- _PROVIDED DATA_:
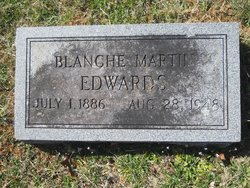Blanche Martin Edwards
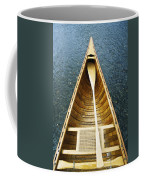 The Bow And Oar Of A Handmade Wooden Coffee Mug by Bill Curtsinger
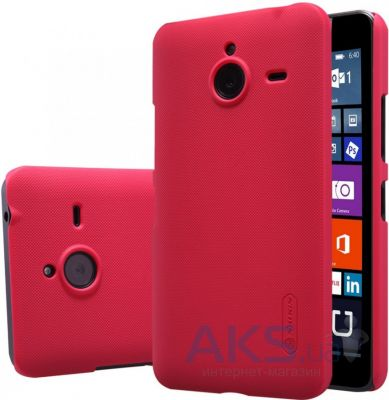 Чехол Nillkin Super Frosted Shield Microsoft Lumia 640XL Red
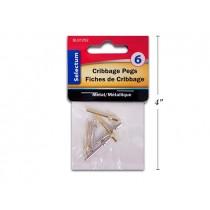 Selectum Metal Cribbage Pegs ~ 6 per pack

- _WORK TASK_:
Print the listing exactly. No pictures belong in the copy.

- _ANSWER TO THIS TASK_:
Blanche Martin Edwards
 The Bow And Oar Of A Handmade Wooden Coffee Mug by Bill Curtsinger
 Чехол Nillkin Super Frosted Shield Microsoft Lumia 640XL Red
 Selectum Metal Cribbage Pegs ~ 6 per pack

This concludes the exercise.